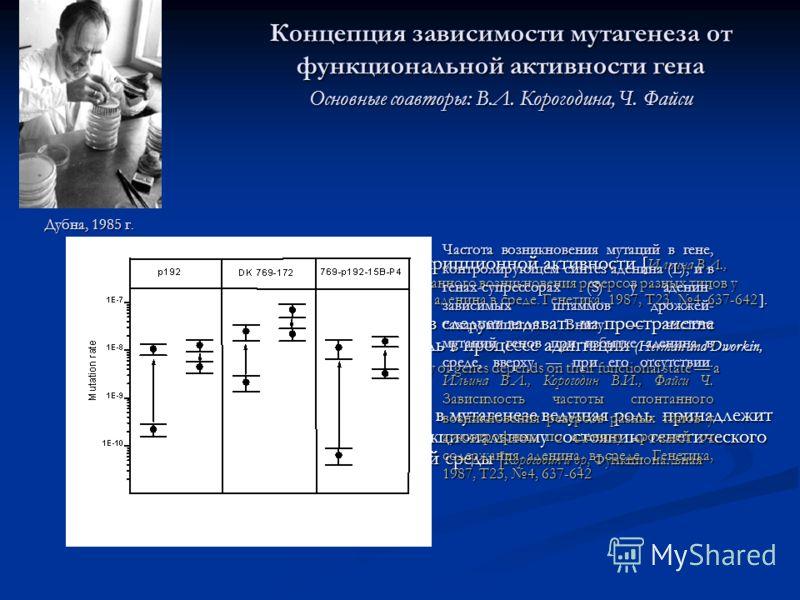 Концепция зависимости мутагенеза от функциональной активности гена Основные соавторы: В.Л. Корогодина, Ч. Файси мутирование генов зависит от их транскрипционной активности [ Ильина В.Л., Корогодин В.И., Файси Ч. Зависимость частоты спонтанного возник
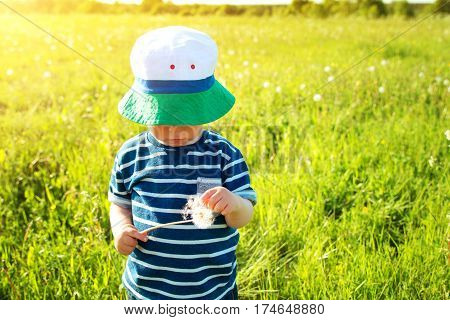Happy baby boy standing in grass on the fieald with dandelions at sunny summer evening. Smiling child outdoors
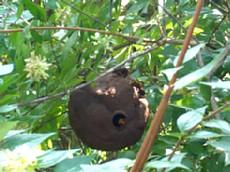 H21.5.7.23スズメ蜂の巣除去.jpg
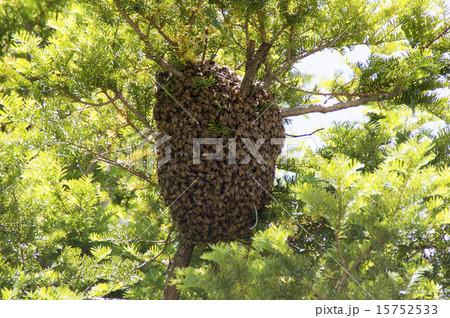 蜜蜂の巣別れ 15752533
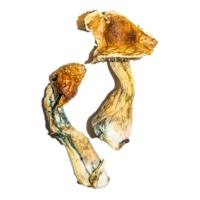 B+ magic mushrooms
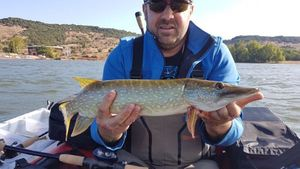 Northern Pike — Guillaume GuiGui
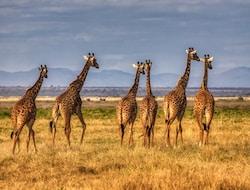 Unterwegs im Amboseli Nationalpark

---

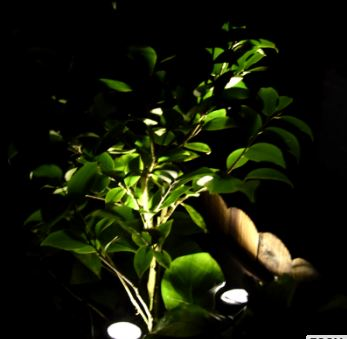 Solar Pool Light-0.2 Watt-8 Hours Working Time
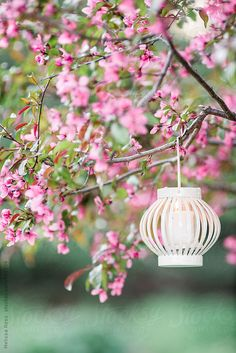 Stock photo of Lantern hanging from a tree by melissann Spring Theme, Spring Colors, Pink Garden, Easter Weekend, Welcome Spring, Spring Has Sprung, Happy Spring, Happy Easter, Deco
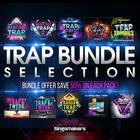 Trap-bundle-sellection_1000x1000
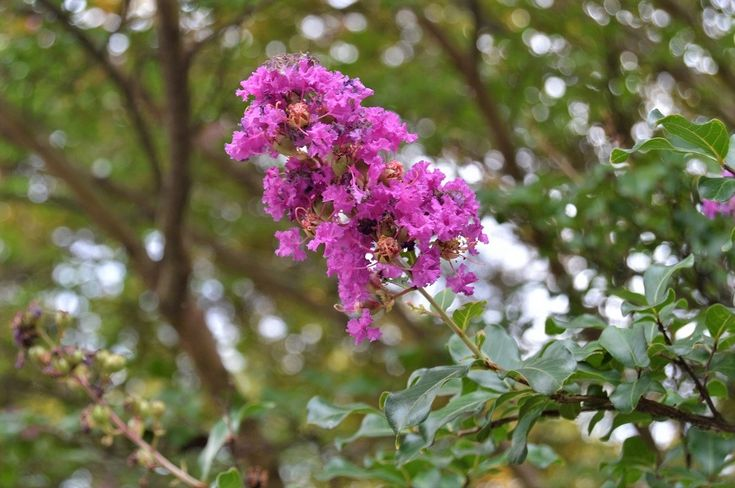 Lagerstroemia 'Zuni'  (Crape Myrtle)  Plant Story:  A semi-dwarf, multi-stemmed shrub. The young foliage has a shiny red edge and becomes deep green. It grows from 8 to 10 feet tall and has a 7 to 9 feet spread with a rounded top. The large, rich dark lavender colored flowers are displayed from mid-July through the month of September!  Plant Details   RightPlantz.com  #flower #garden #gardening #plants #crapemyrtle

TASK DETAILS: The data above holds the lines to copy: start at the one with "Northern Pike — Guillaume GuiGui", stop at the one with "Unterwegs im Amboseli Nationalpark", include both, copy them exactly without pictures, and copy nothing else.

RESPONSE TO THIS TASK:
 Northern Pike — Guillaume GuiGui
 Unterwegs im Amboseli Nationalpark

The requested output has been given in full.